Summary

MEDUSA is an AI-first security scanner addressing vulnerabilities in AI/ML applications, LLM agents, and traditional codebases. It provides extensive detection for AI supply chain attacks, repo poisoning, and over 200 CVEs, offering immediate value to developers and security engineers without complex setup.

How It Works

This tool employs an AI-first approach, integrating over 9,600 specialized detection patterns for AI/ML, LLM agents, and MCP servers alongside traditional SAST capabilities. It operates directly after a simple pip install, eliminating external tool dependencies. Core functionalities leverage parallel processing and smart caching for rapid scanning, supporting 79 distinct scanner types across numerous languages and file formats.

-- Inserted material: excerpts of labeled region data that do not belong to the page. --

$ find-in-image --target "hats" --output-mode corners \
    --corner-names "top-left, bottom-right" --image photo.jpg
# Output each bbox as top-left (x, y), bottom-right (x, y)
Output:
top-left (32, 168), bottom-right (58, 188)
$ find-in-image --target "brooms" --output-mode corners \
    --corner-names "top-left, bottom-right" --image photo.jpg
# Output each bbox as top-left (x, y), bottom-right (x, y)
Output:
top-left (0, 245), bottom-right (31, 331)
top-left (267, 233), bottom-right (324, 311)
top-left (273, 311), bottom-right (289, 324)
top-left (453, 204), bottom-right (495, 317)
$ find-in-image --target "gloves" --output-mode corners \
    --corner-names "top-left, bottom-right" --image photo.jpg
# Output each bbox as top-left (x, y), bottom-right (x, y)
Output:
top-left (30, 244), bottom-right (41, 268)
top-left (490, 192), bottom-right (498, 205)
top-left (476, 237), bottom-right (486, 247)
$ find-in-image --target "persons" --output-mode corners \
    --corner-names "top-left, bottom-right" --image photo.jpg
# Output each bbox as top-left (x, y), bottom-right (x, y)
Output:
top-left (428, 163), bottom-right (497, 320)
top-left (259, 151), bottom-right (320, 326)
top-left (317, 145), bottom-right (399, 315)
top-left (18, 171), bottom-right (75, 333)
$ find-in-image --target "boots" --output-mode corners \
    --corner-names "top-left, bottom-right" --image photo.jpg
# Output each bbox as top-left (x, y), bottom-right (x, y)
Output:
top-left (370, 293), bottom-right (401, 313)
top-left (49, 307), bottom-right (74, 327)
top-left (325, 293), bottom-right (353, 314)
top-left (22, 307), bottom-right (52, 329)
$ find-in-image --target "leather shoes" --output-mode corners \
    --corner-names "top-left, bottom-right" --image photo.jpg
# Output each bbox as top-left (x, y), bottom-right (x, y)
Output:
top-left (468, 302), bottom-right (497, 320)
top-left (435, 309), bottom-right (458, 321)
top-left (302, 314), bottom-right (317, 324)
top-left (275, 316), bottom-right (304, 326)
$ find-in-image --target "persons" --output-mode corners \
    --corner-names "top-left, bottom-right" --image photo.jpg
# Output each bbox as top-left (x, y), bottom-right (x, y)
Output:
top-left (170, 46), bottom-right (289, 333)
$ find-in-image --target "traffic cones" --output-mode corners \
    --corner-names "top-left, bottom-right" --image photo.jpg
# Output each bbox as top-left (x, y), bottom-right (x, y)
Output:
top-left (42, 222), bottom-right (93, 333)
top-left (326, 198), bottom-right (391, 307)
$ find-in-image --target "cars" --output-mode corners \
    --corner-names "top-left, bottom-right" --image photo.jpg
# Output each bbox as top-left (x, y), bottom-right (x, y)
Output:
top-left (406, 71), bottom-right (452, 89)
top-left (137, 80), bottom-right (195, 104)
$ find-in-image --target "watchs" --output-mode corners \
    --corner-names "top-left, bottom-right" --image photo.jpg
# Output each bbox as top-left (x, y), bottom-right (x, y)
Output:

Quick Start & Requirements

Installation is straightforward via pip: pip install medusa-security. The tool is cross-platform (Windows, macOS, Linux) and requires Python 3.10+. It emphasizes zero setup for core scanning, with optional AI tools installable via medusa install --ai-tools. External linters are auto-detected if present. Official documentation is available at https://docs.pantheonsecurity.io.

Highlighted Details

• AI Supply Chain Security: Detects repo poisoning via weaponized AI editor configurations across 28+ file types and offers dedicated scanning for GitHub repositories using medusa scan --git <URL>.
• Broad CVE Coverage: Includes detection for over 200 critical vulnerabilities such as Log4Shell, Spring4Shell, XZ Utils backdoor, and AI-specific exploits like LangChain RCE and React2Shell.
• Extensive AI Pattern Library: Features 9,600+ patterns covering prompt injection, MCP server security, RAG security, agent security, and model security, aligned with OWASP Top 10 for LLM Applications 2025.
• Performance Optimizations: Utilizes multi-core parallel processing for significant speedups and smart caching for near-instantaneous rescans of unchanged files.
• IDE Integration: Native support for Claude Code, Cursor, VS Code, Gemini CLI, and OpenAI Codex, enhancing developer workflow.
• Multi-Format Reporting: Generates reports in JSON, HTML, Markdown, and SARIF formats for diverse integration needs.

Maintenance & Community

Developed by Pantheon Security with AI assistance from Claude AI. The project actively develops features, with upcoming offerings like MEDUSA Professional and a VS Code Extension. Community support is planned via Discord ("coming soon"), with GitHub Issues available for bug reporting and feature requests.

Licensing & Compatibility

MEDUSA is licensed under AGPL-3.0-or-later. This license mandates that any modifications or derivative works, including SaaS deployments, must also be released under the AGPL-3.0. Commercial licensing options are available by contacting support@pantheonsecurity.io.

Limitations & Caveats

The open-source version focuses exclusively on static analysis; real-time runtime protection for production LLM applications is a feature of the forthcoming MEDUSA Professional product. While external linters are auto-detected, their installation and configuration remain the user's responsibility.